Exercise
Every line of the data below should be repeated exactly, and no picture should be copied.

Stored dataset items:
^^^^

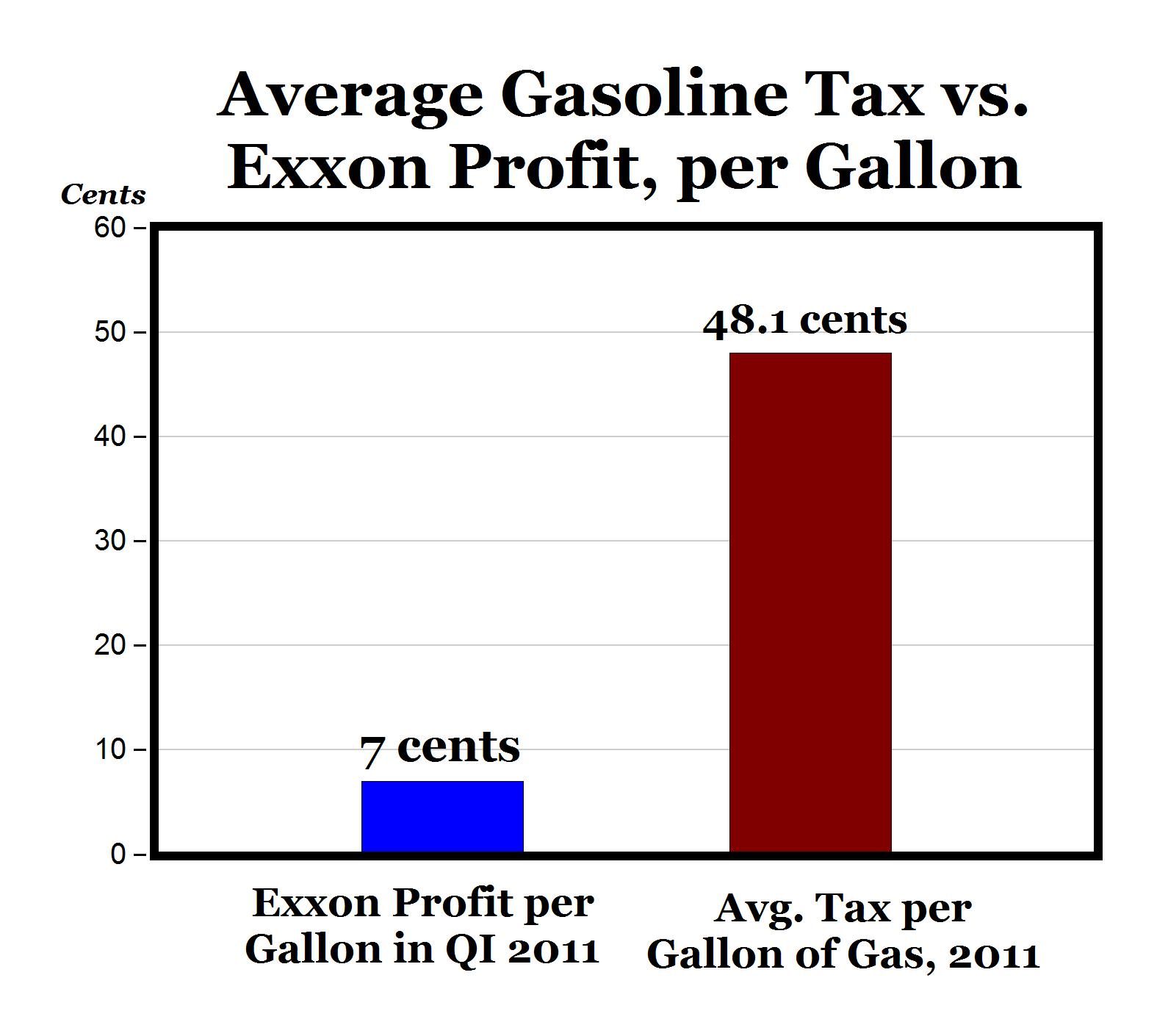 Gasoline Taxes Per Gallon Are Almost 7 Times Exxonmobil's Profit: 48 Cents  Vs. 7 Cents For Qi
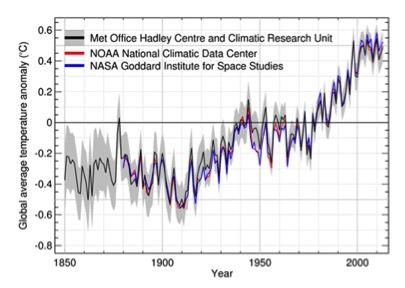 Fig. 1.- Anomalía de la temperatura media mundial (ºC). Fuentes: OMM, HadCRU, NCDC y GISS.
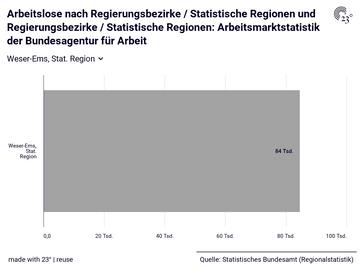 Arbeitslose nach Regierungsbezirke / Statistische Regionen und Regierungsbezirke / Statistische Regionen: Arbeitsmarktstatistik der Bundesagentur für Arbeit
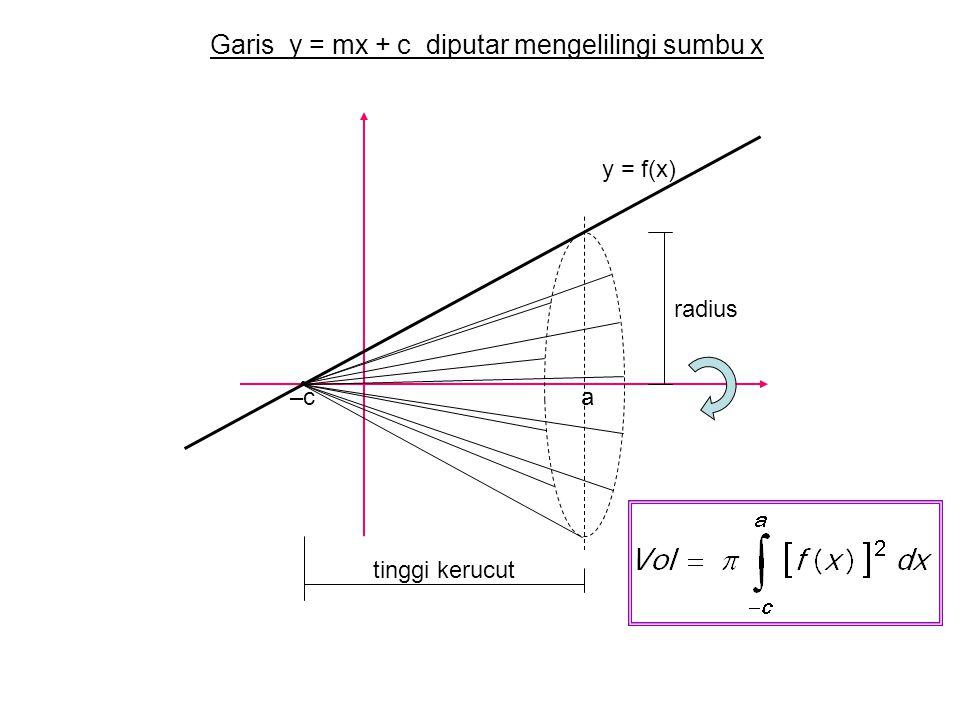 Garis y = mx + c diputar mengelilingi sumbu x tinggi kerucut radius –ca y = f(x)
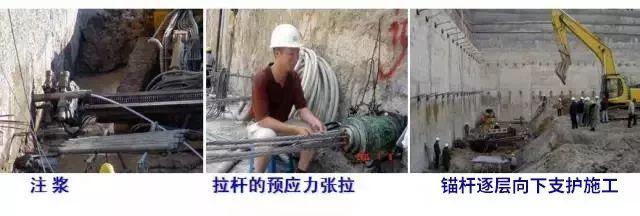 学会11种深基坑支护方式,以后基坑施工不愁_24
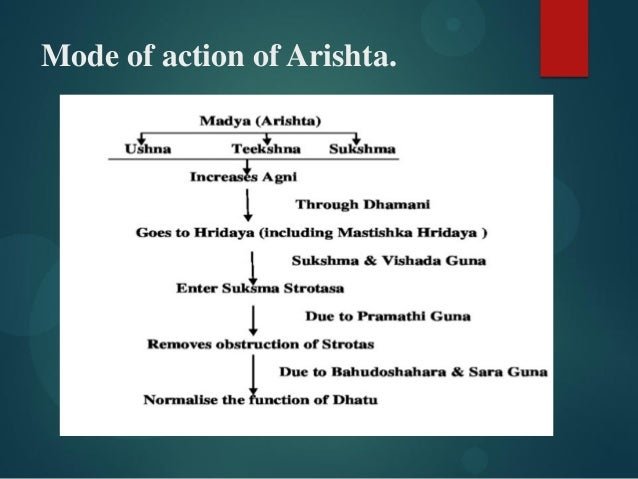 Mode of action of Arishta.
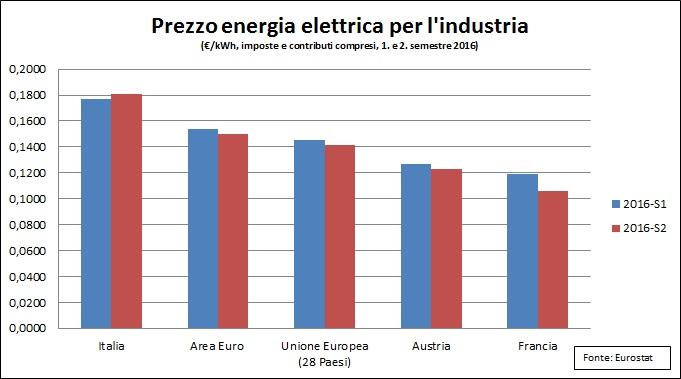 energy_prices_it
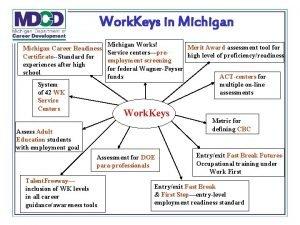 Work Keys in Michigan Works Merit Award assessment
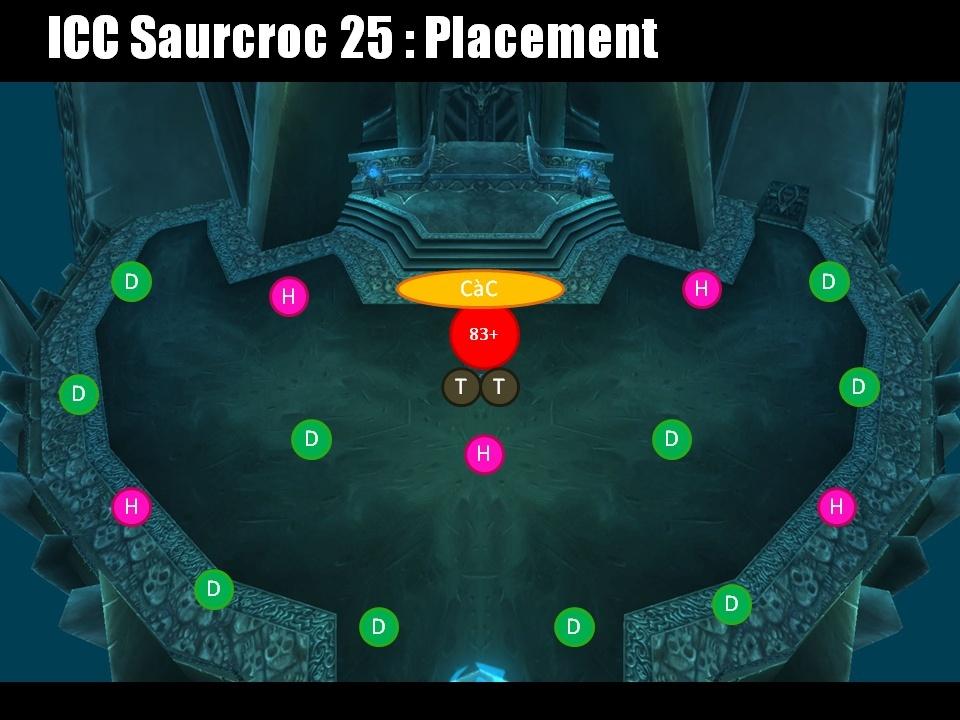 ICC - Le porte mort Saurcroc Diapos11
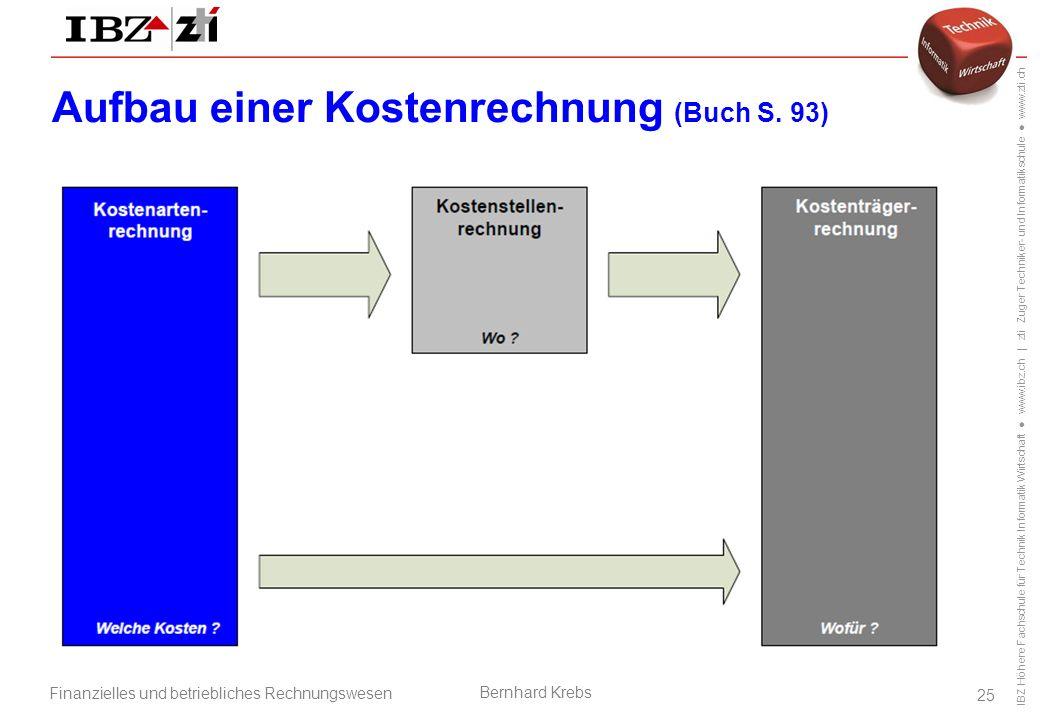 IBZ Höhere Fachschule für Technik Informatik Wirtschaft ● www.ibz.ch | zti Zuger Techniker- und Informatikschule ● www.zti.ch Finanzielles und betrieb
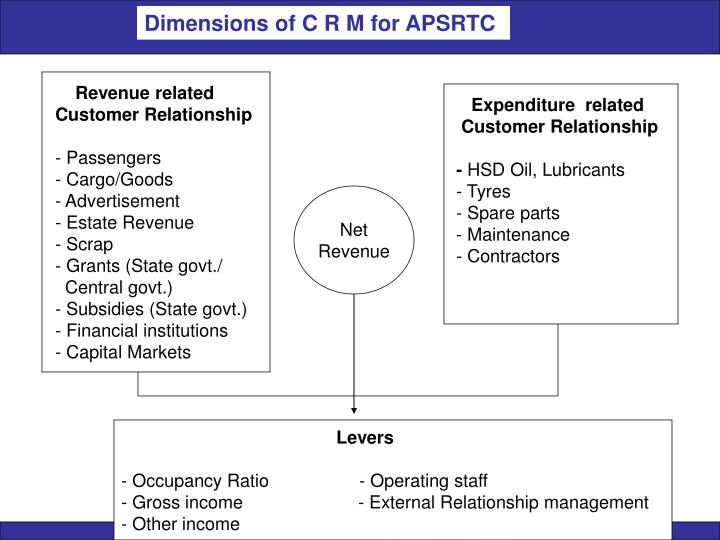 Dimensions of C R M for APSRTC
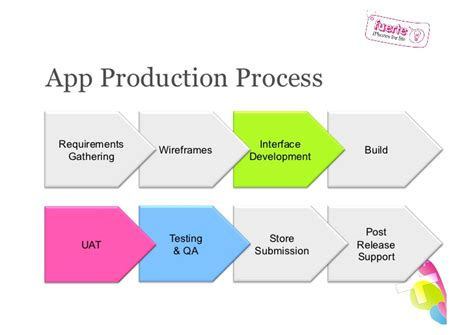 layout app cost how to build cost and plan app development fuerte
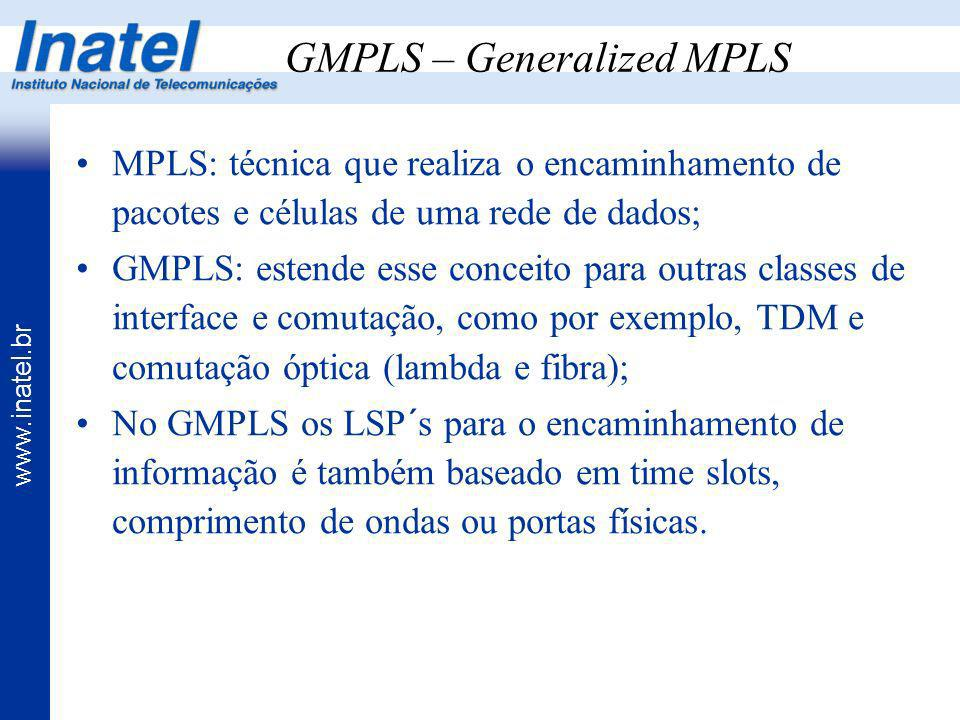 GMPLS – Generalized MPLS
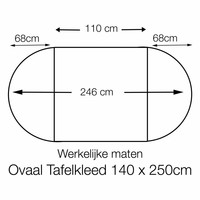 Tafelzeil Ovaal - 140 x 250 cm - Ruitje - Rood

^^^^

Answer section
 Gasoline Taxes Per Gallon Are Almost 7 Times Exxonmobil's Profit: 48 Cents  Vs. 7 Cents For Qi
 Fig. 1.- Anomalía de la temperatura media mundial (ºC). Fuentes: OMM, HadCRU, NCDC y GISS.
 Arbeitslose nach Regierungsbezirke / Statistische Regionen und Regierungsbezirke / Statistische Regionen: Arbeitsmarktstatistik der Bundesagentur für Arbeit
 Garis y = mx + c diputar mengelilingi sumbu x tinggi kerucut radius –ca y = f(x)
 学会11种深基坑支护方式,以后基坑施工不愁_24
 Mode of action of Arishta.
 energy_prices_it
 Work Keys in Michigan Works Merit Award assessment
 ICC - Le porte mort Saurcroc Diapos11
 IBZ Höhere Fachschule für Technik Informatik Wirtschaft ● www.ibz.ch | zti Zuger Techniker- und Informatikschule ● www.zti.ch Finanzielles und betrieb
 Dimensions of C R M for APSRTC
 layout app cost how to build cost and plan app development fuerte
 GMPLS – Generalized MPLS
 Tafelzeil Ovaal - 140 x 250 cm - Ruitje - Rood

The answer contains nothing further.